GIVEN INFORMATION:
=====

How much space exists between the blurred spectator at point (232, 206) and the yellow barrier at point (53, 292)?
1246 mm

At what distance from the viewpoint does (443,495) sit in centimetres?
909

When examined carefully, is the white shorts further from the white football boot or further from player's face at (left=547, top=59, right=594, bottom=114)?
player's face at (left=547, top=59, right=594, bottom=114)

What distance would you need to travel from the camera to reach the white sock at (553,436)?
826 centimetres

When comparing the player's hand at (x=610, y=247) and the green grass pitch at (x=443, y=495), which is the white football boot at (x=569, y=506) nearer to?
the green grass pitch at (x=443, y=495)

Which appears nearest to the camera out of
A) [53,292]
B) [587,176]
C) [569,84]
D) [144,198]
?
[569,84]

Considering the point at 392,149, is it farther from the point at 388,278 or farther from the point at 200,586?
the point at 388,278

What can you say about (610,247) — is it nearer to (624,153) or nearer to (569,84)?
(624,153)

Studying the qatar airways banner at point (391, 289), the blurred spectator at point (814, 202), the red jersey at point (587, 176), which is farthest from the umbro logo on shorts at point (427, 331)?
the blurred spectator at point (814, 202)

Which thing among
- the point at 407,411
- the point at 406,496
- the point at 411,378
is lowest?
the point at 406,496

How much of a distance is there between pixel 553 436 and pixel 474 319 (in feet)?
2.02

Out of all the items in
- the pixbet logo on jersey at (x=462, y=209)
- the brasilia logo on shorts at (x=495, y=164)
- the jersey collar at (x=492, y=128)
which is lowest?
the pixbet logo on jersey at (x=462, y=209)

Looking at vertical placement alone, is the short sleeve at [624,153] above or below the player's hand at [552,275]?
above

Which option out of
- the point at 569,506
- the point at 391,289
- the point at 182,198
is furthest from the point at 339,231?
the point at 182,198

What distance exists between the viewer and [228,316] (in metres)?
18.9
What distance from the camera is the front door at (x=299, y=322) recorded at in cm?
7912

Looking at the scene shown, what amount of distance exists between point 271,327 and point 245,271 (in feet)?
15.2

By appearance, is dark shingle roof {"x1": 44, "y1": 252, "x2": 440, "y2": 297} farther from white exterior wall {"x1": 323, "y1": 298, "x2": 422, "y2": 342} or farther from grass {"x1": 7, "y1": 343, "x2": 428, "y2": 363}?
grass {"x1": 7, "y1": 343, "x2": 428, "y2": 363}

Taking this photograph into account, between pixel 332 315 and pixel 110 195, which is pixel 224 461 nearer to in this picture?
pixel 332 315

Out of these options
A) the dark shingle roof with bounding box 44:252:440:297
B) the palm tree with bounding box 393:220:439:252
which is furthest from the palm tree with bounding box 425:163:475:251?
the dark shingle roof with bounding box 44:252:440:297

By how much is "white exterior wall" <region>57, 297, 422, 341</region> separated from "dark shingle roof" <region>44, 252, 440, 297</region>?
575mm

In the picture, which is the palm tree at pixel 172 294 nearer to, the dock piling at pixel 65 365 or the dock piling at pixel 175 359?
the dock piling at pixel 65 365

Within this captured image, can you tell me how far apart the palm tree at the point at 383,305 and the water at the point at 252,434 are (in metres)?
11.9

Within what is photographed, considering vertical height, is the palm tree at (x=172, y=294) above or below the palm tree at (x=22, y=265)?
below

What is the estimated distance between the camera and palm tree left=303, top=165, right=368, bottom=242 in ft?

=====

PROBLEM:
Format every line of the records above as a numbered list, leaving out the blank lines.

FINAL ANSWER:
1. How much space exists between the blurred spectator at point (232, 206) and the yellow barrier at point (53, 292)?
2. 1246 mm
3. At what distance from the viewpoint does (443,495) sit in centimetres?
4. 909
5. When examined carefully, is the white shorts further from the white football boot or further from player's face at (left=547, top=59, right=594, bottom=114)?
6. player's face at (left=547, top=59, right=594, bottom=114)
7. What distance would you need to travel from the camera to reach the white sock at (553,436)?
8. 826 centimetres
9. When comparing the player's hand at (x=610, y=247) and the green grass pitch at (x=443, y=495), which is the white football boot at (x=569, y=506) nearer to?
10. the green grass pitch at (x=443, y=495)
11. Which appears nearest to the camera out of
12. A) [53,292]
13. B) [587,176]
14. C) [569,84]
15. D) [144,198]
16. ?
17. [569,84]
18. Considering the point at 392,149, is it farther from the point at 388,278 or farther from the point at 200,586?
19. the point at 388,278
20. What can you say about (610,247) — is it nearer to (624,153) or nearer to (569,84)?
21. (624,153)
22. Studying the qatar airways banner at point (391, 289), the blurred spectator at point (814, 202), the red jersey at point (587, 176), which is farthest from the umbro logo on shorts at point (427, 331)?
23. the blurred spectator at point (814, 202)
24. Which thing among
25. - the point at 407,411
26. - the point at 406,496
27. - the point at 411,378
28. is lowest?
29. the point at 406,496
30. How much of a distance is there between pixel 553 436 and pixel 474 319 (in feet)?
31. 2.02
32. Out of all the items in
33. - the pixbet logo on jersey at (x=462, y=209)
34. - the brasilia logo on shorts at (x=495, y=164)
35. - the jersey collar at (x=492, y=128)
36. which is lowest?
37. the pixbet logo on jersey at (x=462, y=209)
38. Looking at vertical placement alone, is the short sleeve at [624,153] above or below the player's hand at [552,275]?
39. above
40. Which option out of
41. - the point at 569,506
42. - the point at 391,289
43. - the point at 182,198
44. is furthest from the point at 339,231?
45. the point at 182,198
46. What distance exists between the viewer and [228,316] (in metres)?
47. 18.9
48. What distance from the camera is the front door at (x=299, y=322) recorded at in cm?
49. 7912
50. Looking at the scene shown, what amount of distance exists between point 271,327 and point 245,271 (in feet)?
51. 15.2
52. By appearance, is dark shingle roof {"x1": 44, "y1": 252, "x2": 440, "y2": 297} farther from white exterior wall {"x1": 323, "y1": 298, "x2": 422, "y2": 342} or farther from grass {"x1": 7, "y1": 343, "x2": 428, "y2": 363}?
53. grass {"x1": 7, "y1": 343, "x2": 428, "y2": 363}
54. Taking this photograph into account, between pixel 332 315 and pixel 110 195, which is pixel 224 461 nearer to in this picture?
55. pixel 332 315
56. Out of these options
57. A) the dark shingle roof with bounding box 44:252:440:297
58. B) the palm tree with bounding box 393:220:439:252
59. which is furthest from the palm tree with bounding box 425:163:475:251?
60. the dark shingle roof with bounding box 44:252:440:297
61. By how much is "white exterior wall" <region>57, 297, 422, 341</region> separated from "dark shingle roof" <region>44, 252, 440, 297</region>?
62. 575mm
63. In the picture, which is the palm tree at pixel 172 294 nearer to, the dock piling at pixel 65 365 or the dock piling at pixel 175 359?
64. the dock piling at pixel 65 365
65. Within this captured image, can you tell me how far apart the palm tree at the point at 383,305 and the water at the point at 252,434 are (in metres)?
66. 11.9
67. Within what is photographed, considering vertical height, is the palm tree at (x=172, y=294) above or below the palm tree at (x=22, y=265)?
68. below
69. What is the estimated distance between the camera and palm tree left=303, top=165, right=368, bottom=242 in ft?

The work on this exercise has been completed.